Bitter as their poverty had been, it never extinguished the poetry of their lives. They were hungry and naked; but they held to their ancient traditions, and they built on them great hopes for the future. The old family names, the time-honored memories of place, the famous deeds of ancestors, made an ideal existence powerful enough to exclude the pressure of actual daily evils; and they argued from what had been to what might be, with a persistency of hope it seemed almost cruel to destroy. So deeply were these thoughts engrained into their natures, they felt him but half their friend who ventured to despise them. The relief of present poverty, the succor of actual suffering, became in their eyes an effort of mere passing kindness. They looked to some great amelioration of condition, some wondrous change, some restoration to an imaginary standard of independence and comfort, which all the efforts of common interference fell sadly short of; and thus they strained their gaze to a government, a ruling power, for a boon undefined, unknown, and illimitable.

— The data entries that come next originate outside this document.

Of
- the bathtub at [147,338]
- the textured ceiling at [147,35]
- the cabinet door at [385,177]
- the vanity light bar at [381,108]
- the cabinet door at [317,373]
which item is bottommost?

To expectations like these advice and slight assistance are as the mere drop of water to the parched tongue of thirst; and so I found it. I could neither encourage them in their hopes of such legislative changes as would greatly ameliorate their condition, nor flatter them in the delusion that none of their misfortunes were of home origin; and thus, if they felt gratitude for many kindnesses, they reposed no confidence in my opinion. The trading patriot, who promised much while he pocketed their hard-earned savings; the rabid newspaper writer, who libelled the Government and denounced the landlord,—were their standards of sympathy; and he who fell short of either was not their friend.
In a word, the social state of the people was rotten to its very core. Their highest qualities, degraded by the combined force of poverty, misrule, and superstition, had become sources of crime and misery. They had suffered so long and so much, their patience was exhausted; and they preferred the prospect of any violent convulsion which might change the face of the land, whatever dangers it might come with, to a slow and gradual improvement of condition, however safe and certain.
To win their confidence at the only price they would accord it, I never could consent to; and without it I was almost powerless for good. Here again, therefore, did I find closed against me another avenue for exertion; and the only one of all I could have felt a fitting sphere for my labor. The violence of their own passionate natures, the headlong impulses by which they suffered themselves to be swayed, left them no power of judgment regarding those whose views were more moderate and temperate. They could understand the high Tory landlord, whom they invested with every attribute of tyranny, as their open, candid opponent; they could see a warm friend in the violent mob-orator of the day; but they recognized no trait of kindness in him who would rather see them fed than flattered, and behold them in the enjoyment of comfort sooner than in the ecstasy of triumph.
From “Darby the Blast”—for he was now a member of my household—I learned the light in which I was regarded by the people, and heard the dissatisfaction they expressed that one who “sarved Boney” should not be ready to head a rising, if need be. Thus was I in a false position on every side. Mistrusted by all, because I would neither enter into the exaggerations of party, nor become blind to the truth my senses revealed before me, my sphere of utility was narrowed to the discharge of the mere duties of common charity and benevolence, and my presence among my tenantry no more productive of benefit than if I had left my purse as my representative.